(Görev gereksinimleri) "Which of point (45, 108)" ifadesini içeren satırdan kayıtların sonuna kadar olan satırları, her iki uç da dahil olmak üzere, her satıra bir dize düşecek biçimde bir JSON listesine aktarın. Boş satırları listeye almayın.

### Kaynak veriler ###

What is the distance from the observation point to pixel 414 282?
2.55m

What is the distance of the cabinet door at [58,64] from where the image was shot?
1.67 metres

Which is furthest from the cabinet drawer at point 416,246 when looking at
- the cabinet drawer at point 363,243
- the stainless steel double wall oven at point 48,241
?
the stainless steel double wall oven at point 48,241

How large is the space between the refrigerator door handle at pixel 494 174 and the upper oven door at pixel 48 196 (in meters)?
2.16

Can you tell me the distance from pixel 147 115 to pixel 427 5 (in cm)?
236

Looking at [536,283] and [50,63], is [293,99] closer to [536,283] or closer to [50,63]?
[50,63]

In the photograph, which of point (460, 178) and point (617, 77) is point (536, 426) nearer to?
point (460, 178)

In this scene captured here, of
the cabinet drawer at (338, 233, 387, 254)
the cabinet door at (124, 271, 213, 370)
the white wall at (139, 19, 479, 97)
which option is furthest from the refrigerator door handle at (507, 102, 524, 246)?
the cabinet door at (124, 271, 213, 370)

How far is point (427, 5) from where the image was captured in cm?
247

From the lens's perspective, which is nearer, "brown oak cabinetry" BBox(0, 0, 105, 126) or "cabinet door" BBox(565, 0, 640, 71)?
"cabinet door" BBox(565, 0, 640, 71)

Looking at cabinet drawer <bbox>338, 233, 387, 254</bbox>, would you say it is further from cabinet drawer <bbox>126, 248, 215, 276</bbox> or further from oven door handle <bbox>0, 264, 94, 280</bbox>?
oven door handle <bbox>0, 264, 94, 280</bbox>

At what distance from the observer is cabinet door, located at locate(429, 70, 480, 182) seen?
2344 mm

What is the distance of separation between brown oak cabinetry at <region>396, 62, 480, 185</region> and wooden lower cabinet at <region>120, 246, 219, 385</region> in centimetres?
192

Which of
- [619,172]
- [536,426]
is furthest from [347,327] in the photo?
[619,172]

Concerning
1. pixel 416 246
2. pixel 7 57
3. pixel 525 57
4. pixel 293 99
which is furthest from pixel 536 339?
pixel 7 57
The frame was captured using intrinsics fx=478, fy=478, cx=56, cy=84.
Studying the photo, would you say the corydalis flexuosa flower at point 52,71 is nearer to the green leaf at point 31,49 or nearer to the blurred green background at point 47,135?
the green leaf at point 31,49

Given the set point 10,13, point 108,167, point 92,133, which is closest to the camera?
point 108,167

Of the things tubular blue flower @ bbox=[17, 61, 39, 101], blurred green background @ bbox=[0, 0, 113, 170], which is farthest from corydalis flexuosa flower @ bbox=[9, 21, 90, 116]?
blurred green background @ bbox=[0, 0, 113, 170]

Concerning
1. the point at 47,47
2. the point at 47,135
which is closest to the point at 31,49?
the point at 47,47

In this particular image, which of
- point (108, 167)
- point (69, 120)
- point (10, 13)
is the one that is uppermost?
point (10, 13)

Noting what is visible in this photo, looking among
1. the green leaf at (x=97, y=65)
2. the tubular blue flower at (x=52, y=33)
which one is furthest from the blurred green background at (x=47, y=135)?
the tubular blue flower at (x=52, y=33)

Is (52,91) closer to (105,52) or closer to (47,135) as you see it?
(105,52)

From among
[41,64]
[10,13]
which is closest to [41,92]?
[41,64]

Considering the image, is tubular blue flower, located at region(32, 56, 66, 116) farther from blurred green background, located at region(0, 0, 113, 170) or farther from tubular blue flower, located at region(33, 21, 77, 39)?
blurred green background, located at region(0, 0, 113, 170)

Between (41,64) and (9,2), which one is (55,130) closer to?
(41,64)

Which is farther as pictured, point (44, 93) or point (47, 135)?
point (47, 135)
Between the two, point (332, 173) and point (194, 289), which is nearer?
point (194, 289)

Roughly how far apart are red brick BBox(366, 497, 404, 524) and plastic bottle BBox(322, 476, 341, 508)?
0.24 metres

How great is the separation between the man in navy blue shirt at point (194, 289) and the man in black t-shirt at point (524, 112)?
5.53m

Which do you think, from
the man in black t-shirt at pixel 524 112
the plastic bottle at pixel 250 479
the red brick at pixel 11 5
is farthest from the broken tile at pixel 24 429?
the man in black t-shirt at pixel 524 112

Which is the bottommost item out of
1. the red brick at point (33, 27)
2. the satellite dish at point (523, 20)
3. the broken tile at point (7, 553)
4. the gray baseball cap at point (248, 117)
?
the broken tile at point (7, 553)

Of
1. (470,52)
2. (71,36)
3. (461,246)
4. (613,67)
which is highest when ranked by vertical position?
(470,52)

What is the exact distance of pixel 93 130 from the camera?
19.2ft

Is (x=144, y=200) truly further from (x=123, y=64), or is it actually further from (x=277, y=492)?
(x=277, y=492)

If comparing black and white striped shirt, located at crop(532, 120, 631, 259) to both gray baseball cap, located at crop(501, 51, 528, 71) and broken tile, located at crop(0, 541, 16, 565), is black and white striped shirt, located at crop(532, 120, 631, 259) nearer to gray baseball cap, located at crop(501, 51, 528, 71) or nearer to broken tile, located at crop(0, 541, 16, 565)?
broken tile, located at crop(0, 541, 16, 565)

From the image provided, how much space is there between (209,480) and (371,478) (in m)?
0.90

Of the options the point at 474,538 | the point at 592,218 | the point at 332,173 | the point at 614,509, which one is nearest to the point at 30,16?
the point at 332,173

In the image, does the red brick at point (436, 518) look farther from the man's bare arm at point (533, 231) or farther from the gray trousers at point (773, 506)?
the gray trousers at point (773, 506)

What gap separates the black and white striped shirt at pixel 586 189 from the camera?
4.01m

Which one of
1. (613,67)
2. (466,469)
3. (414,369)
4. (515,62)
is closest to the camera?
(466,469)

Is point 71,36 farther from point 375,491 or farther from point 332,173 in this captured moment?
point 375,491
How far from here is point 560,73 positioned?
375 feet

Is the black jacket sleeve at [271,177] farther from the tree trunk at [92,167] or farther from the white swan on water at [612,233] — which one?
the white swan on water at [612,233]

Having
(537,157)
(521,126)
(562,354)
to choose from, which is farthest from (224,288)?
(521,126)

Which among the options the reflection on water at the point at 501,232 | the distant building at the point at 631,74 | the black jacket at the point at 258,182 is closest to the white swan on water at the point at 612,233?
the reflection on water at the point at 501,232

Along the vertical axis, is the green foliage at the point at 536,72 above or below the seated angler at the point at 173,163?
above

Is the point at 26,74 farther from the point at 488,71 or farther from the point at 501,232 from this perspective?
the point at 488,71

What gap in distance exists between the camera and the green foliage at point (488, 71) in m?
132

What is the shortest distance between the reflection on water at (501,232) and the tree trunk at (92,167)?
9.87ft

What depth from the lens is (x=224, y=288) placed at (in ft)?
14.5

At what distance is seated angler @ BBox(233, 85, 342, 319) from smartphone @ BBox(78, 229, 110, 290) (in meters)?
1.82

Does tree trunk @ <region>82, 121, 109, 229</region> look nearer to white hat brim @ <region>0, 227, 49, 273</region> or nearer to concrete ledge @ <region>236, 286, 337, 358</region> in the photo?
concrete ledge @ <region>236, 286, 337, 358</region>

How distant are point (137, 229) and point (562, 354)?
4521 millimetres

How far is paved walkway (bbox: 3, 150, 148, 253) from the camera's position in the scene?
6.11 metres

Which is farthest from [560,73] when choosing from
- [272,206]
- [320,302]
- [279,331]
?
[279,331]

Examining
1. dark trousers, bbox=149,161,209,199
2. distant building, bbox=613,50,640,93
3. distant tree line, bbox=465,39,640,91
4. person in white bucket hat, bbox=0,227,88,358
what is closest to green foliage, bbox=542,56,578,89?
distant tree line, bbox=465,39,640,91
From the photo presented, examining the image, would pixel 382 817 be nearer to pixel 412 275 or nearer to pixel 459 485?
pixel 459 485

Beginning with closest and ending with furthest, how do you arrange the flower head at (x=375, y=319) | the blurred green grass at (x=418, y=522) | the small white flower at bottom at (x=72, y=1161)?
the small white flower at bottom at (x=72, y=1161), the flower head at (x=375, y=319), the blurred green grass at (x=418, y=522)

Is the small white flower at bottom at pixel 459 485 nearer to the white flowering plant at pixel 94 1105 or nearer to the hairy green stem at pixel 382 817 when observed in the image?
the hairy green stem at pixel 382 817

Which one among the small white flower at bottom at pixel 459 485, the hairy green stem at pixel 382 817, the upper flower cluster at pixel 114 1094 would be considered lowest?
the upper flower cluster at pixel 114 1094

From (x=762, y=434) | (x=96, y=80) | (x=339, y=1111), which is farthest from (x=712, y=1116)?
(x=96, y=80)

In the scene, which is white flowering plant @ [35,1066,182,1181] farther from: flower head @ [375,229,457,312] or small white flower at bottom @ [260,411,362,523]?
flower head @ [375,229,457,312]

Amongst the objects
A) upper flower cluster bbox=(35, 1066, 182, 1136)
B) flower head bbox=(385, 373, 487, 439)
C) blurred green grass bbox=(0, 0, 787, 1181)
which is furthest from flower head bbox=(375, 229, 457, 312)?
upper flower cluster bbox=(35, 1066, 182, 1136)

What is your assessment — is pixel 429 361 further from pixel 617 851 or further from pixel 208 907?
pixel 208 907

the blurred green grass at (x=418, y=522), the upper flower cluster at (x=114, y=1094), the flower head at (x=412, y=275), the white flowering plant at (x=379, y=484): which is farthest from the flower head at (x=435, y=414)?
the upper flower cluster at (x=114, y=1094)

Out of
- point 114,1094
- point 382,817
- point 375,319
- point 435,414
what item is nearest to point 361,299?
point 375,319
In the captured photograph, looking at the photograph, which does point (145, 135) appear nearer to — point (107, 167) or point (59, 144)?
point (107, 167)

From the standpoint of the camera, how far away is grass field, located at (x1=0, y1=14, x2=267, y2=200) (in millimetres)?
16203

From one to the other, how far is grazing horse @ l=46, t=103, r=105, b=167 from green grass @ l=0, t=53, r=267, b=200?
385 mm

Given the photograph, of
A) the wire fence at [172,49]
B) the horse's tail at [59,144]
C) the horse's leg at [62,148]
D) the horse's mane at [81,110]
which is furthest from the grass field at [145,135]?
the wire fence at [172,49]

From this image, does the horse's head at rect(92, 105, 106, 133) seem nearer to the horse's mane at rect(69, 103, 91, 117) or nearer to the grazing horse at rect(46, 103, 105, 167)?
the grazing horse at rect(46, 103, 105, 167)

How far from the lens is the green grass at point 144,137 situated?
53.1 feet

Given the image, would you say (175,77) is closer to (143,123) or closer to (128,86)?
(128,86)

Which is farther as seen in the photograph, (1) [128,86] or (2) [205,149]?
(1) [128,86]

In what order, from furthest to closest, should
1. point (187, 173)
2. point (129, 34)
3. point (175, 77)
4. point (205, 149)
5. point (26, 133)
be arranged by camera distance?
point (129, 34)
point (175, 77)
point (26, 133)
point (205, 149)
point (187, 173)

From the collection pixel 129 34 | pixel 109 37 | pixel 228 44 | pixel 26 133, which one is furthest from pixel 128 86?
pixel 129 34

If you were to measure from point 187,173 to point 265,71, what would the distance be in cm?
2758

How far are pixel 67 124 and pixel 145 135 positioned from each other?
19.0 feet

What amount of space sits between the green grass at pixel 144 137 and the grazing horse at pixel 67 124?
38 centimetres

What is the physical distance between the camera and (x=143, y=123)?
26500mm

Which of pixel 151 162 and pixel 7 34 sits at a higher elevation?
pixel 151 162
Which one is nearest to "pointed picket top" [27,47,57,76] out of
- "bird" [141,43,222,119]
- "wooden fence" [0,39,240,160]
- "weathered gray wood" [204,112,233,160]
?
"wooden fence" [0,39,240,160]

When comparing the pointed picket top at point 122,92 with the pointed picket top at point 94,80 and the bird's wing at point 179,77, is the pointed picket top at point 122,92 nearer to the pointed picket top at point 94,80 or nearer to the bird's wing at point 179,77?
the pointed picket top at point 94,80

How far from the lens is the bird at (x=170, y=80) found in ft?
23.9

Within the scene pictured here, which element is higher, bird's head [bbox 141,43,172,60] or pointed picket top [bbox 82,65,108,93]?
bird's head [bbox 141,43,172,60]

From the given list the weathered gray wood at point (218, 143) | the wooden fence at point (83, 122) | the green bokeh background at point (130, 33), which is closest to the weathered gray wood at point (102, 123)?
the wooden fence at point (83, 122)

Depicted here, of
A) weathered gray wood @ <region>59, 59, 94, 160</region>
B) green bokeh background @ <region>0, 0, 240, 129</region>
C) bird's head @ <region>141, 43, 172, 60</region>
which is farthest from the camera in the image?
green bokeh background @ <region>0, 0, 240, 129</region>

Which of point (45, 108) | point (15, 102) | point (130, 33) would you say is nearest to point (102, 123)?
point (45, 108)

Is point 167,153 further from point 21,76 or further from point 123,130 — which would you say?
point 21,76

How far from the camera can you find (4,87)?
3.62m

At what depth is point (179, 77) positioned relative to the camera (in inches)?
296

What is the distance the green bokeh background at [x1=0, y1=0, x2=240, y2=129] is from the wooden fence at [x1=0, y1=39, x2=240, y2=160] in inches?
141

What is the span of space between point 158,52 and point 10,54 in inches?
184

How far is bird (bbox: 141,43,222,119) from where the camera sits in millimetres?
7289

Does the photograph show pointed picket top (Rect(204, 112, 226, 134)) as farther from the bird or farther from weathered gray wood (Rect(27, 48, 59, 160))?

###

(Beklenen çıktı)
[
  "Which of point (45, 108) | point (15, 102) | point (130, 33) would you say is nearest to point (102, 123)?",
  "point (45, 108)",
  "Is point 167,153 further from point 21,76 or further from point 123,130 — which would you say?",
  "point 21,76",
  "How far from the camera can you find (4,87)?",
  "3.62m",
  "At what depth is point (179, 77) positioned relative to the camera (in inches)?",
  "296",
  "What is the distance the green bokeh background at [x1=0, y1=0, x2=240, y2=129] is from the wooden fence at [x1=0, y1=39, x2=240, y2=160] in inches?",
  "141",
  "What is the span of space between point 158,52 and point 10,54 in inches?",
  "184",
  "How far is bird (bbox: 141,43,222,119) from where the camera sits in millimetres?",
  "7289",
  "Does the photograph show pointed picket top (Rect(204, 112, 226, 134)) as farther from the bird or farther from weathered gray wood (Rect(27, 48, 59, 160))?"
]